**Trecho selecionado**.
•••

O problema é lá fora. Esqueçam os bancos nacionais

A solidez do sistema bancário brasileiro
Entrevista com Celso Grisi
Veículo: Portal BVandNews TV   Data: 30/04/10
A recente crise econômica estremeceu os até então inabaláveis alicerces de dezenas de grandes instituições bancárias mundo afora. Até mesmo gigantes de sólidas tradições acima de qualquer suspeita para as agências de riscos foram tragados pela tormenta financeira, que sugou alguns trilhões do sistema e dizimou reputações inatacáveis. Mas no Brasil, as marcas mais reluzentes do sistema financeiro escaparam ilesas do quadro de pânico.
Arrojado na concessão de crédito durante o período mais agudo da recente crise econômica, o Banco do Brasil foi quem mais ganhou em uma primeira avaliação. Os lucros da instituição superaram os R$ 10 bilhões em 2009 e, com a musculatura enrijecida, a estratégia de internacionalização ganha impulso. Com crescente presença na Europa, EUA e América Latina, o BB vai ampliando seus limites. "O processo de internacionalização do Banco do Brasil promete mais", avalia o professor de economia e diretor da Fractal Instituto de Pesquisa, Celso Grisi.
Especialista no segmento de bancos, Grisi elogia os gestores do BB durante os governos FHC e Lula, atribuindo a eles os méritos pelo amplo trabalho de saneamento da instituição e pela devida blindagem contra o aparelhamento e o apetite dos políticos. O professor também aponta como positivo o conservadorismo de tradicionais bancos privados, que se mantêm distantes de posições de riscos, e discorda de quem avalia o sistema bancário do Brasil como excessivamente concentrado. "Se somarmos todos os ativos das cooperativas associadas à Sicredi teremos o oitavo banco em ativos. Imagina então essa capilaridade na concessão de crédito", afirma Grisi em entrevista para o bandnewstv.com.br (Fábio Piperno).

•••

**Tarefas solicitadas**.
1 > Liste as regiões onde, de acordo com o trecho sobre o sistema bancário brasileiro, o Banco do Brasil tem presença crescente.
2 > Responda às perguntas com base no trecho sobre o sistema bancário brasileiro:
(a) Quanto os lucros do Banco do Brasil superaram em 2009?
(b) De que instituição Celso Grisi é diretor?
(c) Que posição em ativos teriam somados os ativos das cooperativas associadas à Sicredi?
3 > Copie do trecho sobre o sistema bancário brasileiro a parte que começa em "A solidez do" e vai até "quadro de pânico.", incluindo essas palavras.

•••

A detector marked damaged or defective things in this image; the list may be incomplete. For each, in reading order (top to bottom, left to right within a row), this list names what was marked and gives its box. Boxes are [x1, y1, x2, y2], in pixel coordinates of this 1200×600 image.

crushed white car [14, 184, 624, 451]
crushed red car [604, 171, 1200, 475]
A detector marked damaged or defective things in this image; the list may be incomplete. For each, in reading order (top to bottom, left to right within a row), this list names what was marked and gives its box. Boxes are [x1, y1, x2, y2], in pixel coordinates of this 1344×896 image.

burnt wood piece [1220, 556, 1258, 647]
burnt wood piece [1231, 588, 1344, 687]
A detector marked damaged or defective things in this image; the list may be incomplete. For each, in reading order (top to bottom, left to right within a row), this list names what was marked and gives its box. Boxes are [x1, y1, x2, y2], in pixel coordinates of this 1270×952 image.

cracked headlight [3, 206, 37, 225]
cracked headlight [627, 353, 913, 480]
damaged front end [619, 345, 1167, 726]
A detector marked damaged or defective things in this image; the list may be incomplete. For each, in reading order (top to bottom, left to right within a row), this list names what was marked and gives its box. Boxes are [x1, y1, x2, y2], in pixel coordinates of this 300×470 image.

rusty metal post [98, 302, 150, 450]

•••

**Respostas em ordem**.
1 > Europa, EUA e América Latina.

2 >
(a) Superaram os R$ 10 bilhões.
(b) Da Fractal Instituto de Pesquisa.
(c) Seriam o oitavo banco em ativos.

3 >
A solidez do sistema bancário brasileiro
Entrevista com Celso Grisi
Veículo: Portal BVandNews TV   Data: 30/04/10
A recente crise econômica estremeceu os até então inabaláveis alicerces de dezenas de grandes instituições bancárias mundo afora. Até mesmo gigantes de sólidas tradições acima de qualquer suspeita para as agências de riscos foram tragados pela tormenta financeira, que sugou alguns trilhões do sistema e dizimou reputações inatacáveis. Mas no Brasil, as marcas mais reluzentes do sistema financeiro escaparam ilesas do quadro de pânico.